L’AMOUR N’A PAS D’ÂGE…

PARIS LA BLANCHE, de Lidia Terki – 1h26

Avec Tassadit Mandi, Zahir Bouzerar, Karole Rocher

Sortie : mercredi 29 mars 2017

Je vote : 3 sur 5

Le pitch ?

Sans nouvelles de son mari parti travailler en France dans les années 1970, Rekia, quitte le village de Kabylie où elle vit. Elle traverse l’Algérie, la France et les banlieues parisiennes pour ramener Nour au village. Mais l’homme, qu’elle finit par retrouver dans un foyer d’anciens travailleurs immigrés a` la retraite, a changé. Son héros, l’ancien combattant des maquis, celui qui e´tait revenu au village pour la dernière fois il y a quatre ans, est devenu un étranger…

Ce qui touche dans ce film ?

En pensant à son père, récemment disparu, Lidia Terki a eu envie de passer derrière la caméra en tournant le scénario que  Colo Tavernier avait écrit dans les années 90, inspirée par les foyers Sonacotra qui abritaient tous ces hommes qui ne peuvent plus rentrer dans leur pays. Lidia Terki raconte : « Je venais de perdre mon père et, même si ces pages ne racontaient pas son histoire, cela m’a renvoyée à ses origines, et donc aux miennes. Algérien, né en Kabylie, sous la colonisation, mon père a épousé ma mère française à la fin des années 50. Elle a vécu en Algérie durant dix ans par amour. Je suis née là-bas. Nous sommes venus en France quand j’avais trois ans. Je suis sûrement le parfait produit de ce qu’on appelle une intégration réussie, celle de mon père, jusqu’à en oublier mes propres origines. Ma grand-mère kabyle, que j’ai peu connue, se prénommait Rekia, et c’est terrible car je l’ai appris très récemment ; alors j’ai donné son prénom au personnage principal du film. »

Il y a une infinie tendresse et pudeur dans le voyage de cette vieille amoureuse qui tente de retrouver son mari (malgré les réticences fortes de ses enfants) dans un Paris où une telle recherche ressemble à un jeu de piste. Ce qui donne l’occasion de belles séquences, notamment celles avec Steve qui lui permet de trouver un toit pour la nuit.
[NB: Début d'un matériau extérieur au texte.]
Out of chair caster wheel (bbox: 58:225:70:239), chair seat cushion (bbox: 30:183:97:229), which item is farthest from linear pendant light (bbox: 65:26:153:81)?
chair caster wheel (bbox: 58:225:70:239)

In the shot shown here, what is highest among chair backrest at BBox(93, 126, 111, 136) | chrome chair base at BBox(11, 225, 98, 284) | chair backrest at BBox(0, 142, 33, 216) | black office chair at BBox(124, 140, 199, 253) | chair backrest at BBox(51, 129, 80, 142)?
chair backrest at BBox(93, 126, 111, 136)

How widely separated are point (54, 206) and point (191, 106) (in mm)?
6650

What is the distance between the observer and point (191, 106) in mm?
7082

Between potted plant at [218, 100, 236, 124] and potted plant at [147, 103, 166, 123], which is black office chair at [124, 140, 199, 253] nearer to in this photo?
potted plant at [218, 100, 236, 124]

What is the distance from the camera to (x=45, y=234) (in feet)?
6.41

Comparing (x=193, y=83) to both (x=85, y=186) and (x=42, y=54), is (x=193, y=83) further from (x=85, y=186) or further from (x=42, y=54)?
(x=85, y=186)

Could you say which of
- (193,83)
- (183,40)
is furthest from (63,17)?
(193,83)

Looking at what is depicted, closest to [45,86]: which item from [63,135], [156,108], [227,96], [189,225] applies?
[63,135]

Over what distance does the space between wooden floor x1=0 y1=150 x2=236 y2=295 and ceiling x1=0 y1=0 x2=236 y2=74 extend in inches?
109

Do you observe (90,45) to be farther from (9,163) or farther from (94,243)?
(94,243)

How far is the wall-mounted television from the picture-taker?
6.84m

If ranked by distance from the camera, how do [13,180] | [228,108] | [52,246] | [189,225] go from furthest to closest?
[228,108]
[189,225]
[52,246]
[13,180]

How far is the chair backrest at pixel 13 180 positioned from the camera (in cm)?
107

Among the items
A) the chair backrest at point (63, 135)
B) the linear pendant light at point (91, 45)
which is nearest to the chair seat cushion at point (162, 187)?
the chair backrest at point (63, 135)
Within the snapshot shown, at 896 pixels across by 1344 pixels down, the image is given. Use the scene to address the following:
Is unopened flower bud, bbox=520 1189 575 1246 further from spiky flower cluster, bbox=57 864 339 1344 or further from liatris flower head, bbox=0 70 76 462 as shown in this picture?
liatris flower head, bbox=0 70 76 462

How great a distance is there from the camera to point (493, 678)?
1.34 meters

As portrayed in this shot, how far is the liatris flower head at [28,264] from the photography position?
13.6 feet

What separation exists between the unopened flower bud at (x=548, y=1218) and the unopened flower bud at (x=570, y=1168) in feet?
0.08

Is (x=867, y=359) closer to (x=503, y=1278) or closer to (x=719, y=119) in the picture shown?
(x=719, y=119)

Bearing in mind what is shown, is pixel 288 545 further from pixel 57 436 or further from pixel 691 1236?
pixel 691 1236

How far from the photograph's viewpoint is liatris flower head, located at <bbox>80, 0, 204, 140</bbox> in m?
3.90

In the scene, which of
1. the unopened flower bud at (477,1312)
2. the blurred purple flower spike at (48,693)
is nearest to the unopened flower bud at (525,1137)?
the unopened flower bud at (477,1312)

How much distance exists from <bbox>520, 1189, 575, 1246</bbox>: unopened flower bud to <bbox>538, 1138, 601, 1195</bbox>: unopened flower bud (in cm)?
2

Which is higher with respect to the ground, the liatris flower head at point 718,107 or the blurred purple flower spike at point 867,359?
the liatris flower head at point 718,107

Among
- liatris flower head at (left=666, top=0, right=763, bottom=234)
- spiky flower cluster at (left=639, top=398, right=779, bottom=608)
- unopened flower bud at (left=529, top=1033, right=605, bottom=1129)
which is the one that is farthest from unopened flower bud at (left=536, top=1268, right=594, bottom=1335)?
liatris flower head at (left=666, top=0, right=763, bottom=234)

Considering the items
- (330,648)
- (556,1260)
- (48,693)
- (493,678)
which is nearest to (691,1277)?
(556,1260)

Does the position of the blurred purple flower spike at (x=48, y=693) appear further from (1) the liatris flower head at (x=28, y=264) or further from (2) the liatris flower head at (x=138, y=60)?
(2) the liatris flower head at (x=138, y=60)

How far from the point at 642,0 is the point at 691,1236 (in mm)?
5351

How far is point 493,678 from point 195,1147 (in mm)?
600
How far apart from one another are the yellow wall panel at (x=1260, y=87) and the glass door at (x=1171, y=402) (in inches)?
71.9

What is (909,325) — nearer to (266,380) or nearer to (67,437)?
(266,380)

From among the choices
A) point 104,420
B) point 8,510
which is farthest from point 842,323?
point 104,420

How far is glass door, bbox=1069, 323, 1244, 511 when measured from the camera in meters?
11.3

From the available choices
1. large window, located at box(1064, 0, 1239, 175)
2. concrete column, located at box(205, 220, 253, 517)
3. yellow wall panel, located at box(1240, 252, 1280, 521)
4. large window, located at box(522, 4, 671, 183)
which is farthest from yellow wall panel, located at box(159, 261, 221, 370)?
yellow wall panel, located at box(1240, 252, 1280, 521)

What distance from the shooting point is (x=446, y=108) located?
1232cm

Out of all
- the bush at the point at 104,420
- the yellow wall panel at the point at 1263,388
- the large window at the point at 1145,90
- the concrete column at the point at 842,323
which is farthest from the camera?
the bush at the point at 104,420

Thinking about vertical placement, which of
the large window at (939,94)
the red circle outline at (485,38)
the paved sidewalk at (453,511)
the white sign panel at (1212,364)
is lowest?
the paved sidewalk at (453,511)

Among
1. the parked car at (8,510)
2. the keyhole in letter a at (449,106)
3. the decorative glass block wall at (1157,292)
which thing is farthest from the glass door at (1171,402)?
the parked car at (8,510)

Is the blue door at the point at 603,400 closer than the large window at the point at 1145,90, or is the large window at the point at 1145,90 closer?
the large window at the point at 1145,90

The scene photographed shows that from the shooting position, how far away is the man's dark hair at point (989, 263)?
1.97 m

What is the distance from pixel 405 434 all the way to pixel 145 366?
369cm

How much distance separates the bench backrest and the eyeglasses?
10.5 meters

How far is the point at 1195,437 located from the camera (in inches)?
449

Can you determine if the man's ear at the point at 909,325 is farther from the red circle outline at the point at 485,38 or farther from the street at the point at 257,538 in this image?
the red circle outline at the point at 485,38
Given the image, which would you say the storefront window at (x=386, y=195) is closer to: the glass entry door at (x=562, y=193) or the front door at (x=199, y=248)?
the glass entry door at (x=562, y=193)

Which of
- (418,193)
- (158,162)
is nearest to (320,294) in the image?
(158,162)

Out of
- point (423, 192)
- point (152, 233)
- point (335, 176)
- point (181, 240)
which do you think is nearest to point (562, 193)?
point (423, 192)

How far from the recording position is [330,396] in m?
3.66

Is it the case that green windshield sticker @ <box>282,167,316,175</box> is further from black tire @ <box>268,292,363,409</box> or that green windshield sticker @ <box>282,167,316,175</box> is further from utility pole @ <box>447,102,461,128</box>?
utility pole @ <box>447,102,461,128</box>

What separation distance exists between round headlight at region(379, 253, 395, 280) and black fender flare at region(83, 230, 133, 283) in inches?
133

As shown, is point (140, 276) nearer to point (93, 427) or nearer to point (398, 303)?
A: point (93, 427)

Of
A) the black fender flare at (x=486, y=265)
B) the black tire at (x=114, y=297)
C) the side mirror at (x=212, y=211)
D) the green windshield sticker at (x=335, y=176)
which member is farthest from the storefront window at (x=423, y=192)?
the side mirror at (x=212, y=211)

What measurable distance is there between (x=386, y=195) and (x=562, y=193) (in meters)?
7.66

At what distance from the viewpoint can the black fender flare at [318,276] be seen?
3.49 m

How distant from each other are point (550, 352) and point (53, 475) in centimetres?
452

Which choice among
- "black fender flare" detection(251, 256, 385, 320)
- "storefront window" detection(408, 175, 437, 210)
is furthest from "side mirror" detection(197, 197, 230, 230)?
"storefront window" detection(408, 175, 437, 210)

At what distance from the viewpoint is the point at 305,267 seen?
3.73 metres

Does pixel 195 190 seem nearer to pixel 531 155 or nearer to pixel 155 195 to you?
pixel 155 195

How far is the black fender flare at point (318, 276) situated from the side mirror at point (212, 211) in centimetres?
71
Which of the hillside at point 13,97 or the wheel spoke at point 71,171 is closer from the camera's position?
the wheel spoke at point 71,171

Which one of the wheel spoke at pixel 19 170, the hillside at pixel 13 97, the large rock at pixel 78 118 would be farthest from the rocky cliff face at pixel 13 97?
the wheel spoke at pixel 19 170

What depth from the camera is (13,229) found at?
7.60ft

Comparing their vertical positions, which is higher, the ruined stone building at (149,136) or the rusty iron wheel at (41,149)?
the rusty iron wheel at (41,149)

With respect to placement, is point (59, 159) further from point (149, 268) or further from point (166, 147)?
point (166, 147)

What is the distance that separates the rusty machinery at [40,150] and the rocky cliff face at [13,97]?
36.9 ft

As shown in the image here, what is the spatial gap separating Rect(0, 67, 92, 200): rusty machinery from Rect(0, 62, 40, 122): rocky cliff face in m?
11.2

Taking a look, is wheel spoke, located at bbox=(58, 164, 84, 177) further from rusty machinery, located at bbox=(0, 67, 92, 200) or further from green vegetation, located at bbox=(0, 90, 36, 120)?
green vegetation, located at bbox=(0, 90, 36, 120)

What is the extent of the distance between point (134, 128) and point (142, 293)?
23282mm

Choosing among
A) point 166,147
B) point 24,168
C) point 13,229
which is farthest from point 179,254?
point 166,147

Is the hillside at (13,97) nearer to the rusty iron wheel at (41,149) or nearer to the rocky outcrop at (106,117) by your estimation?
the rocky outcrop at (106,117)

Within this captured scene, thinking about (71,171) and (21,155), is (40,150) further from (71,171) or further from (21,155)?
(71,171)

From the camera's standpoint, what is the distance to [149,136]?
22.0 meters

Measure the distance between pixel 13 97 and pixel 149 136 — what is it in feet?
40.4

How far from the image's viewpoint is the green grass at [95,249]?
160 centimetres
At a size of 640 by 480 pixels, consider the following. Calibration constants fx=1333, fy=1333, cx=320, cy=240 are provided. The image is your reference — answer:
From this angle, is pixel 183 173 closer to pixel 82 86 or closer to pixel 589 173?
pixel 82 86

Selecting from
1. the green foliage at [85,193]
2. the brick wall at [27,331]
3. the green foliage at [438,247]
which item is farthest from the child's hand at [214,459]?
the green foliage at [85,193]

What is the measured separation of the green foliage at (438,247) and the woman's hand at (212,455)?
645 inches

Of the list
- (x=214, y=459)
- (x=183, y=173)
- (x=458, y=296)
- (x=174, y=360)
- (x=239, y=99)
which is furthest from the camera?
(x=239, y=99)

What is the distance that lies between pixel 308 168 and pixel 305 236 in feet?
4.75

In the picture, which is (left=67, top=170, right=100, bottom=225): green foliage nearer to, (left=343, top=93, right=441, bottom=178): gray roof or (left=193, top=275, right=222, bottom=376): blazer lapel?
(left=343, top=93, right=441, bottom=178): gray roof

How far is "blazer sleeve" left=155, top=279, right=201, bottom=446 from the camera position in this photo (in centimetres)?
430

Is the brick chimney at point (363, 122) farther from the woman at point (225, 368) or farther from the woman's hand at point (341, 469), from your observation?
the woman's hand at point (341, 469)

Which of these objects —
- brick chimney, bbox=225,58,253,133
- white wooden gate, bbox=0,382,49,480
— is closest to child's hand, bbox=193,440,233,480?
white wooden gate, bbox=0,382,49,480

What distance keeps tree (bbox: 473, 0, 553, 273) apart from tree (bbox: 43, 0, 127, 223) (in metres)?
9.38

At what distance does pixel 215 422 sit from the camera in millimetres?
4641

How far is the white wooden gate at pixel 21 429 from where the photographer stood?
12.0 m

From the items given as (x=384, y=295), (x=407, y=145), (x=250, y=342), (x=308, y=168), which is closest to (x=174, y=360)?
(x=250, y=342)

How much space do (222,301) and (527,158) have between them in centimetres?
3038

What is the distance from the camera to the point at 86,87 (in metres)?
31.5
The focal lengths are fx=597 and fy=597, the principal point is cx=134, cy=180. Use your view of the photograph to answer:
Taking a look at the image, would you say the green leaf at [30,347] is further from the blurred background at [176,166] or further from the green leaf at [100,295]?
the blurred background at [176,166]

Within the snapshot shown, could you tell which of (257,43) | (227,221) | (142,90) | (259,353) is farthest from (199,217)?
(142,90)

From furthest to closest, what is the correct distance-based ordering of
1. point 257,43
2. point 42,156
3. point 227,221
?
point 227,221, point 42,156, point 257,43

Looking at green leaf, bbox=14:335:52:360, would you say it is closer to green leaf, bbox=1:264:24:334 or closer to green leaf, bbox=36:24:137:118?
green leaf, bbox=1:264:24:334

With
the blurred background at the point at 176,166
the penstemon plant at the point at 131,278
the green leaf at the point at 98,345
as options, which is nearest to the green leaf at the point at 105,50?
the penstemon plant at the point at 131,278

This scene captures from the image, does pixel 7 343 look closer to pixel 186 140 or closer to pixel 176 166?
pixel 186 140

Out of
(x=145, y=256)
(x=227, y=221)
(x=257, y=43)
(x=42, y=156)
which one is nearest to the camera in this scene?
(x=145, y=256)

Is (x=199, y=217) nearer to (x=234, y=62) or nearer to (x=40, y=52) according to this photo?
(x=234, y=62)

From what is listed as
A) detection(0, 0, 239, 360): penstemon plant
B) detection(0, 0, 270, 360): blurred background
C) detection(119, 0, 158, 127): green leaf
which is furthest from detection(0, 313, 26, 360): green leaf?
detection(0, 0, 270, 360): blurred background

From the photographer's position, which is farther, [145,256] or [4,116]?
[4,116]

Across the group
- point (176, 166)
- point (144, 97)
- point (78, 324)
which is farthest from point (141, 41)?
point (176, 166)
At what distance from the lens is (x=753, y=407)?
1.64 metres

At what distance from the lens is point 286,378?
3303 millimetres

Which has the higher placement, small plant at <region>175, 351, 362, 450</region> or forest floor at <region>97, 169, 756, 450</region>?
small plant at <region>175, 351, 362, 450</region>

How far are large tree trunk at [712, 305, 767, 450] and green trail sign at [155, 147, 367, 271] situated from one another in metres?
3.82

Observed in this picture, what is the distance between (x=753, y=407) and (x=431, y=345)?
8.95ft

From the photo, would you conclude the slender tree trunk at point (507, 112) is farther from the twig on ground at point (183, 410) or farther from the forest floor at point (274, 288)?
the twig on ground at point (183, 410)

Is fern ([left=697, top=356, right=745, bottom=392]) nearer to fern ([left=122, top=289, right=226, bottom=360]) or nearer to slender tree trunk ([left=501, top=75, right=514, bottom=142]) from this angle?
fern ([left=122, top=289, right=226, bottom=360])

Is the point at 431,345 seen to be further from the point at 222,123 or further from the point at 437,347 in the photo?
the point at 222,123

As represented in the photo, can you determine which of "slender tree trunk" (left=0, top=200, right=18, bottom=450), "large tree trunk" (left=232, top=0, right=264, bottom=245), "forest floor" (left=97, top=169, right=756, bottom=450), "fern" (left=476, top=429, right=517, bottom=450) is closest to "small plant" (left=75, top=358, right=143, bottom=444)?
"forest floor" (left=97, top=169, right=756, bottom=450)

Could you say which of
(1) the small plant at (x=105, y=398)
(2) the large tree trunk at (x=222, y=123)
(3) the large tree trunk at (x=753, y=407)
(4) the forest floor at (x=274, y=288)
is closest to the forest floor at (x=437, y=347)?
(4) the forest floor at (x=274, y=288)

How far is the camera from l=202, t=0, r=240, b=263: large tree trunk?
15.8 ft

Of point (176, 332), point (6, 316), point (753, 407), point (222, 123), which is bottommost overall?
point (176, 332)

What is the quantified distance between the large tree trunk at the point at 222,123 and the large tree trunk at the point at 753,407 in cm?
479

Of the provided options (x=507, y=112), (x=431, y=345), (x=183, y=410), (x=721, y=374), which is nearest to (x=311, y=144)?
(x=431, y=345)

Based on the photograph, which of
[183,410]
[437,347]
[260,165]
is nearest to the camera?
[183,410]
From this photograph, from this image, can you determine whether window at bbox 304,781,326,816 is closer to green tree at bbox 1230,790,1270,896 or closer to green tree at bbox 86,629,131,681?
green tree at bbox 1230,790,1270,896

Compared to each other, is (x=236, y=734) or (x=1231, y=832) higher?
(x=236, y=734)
Ce qui permet aussi à la cinéaste de montrer la réalité quotidienne de la vie des sans-papiers et des marchands de sommeil, même si tous ne sont pas des brutes épaisses.

Ce qui est plutôt inaccoutumée dans les films qui parlent de l’immigration, c’est la description d’une histoire d’amour qui n’a pas d’âge : celle qui unit Rekia et son mari, Nour, est profond, même si la vie les a séparés. « L’amour est assez rare dans les films qui traitent de l’immigration algérienne en France. Quand j’ai lu ces pages, cela a été évident pour moi qu’il fallait que je développe et m’approprie cette histoire. On ne parlait pas encore autant des Syriens. Les arrivées en Italie commençaient à peine. Je me suis dit : « C’est la même histoire qui se répète ». J’ai toujours voulu faire un film qui englobe toutes les immigrations. » Et la séquence où Nour invite sa femme dans un petit restaurant, alors qu’elle vient de le retrouver, ou celle de leur nuit sur le matelas posé à même le sol est d’une grande tendresse.

Certes, le film traîne parfois en longueur, mais sur une trame somme toute ténue, Lidia Terki parvient à nous émouvoir sans masquer la réalité de la vie de ces « Chibanis » (cheveux blancs en arabe dialectal), ceux de la première génération d’immigrés d’après-guerre du Maghreb. Et puis, il y a le jeu impeccable des deux acteurs qui portent le film et, en premier lieu, Tassadit Mandi (Dheepan, ou encore Asphalte), dont le sourire et le regard bienveillant nourrissent le récit de bout en bout. Ce récit bourré de tendresse mérite alors que l’on s’arrête sur ces images qui ont le charme des vieilles photos de famille un brin surannées.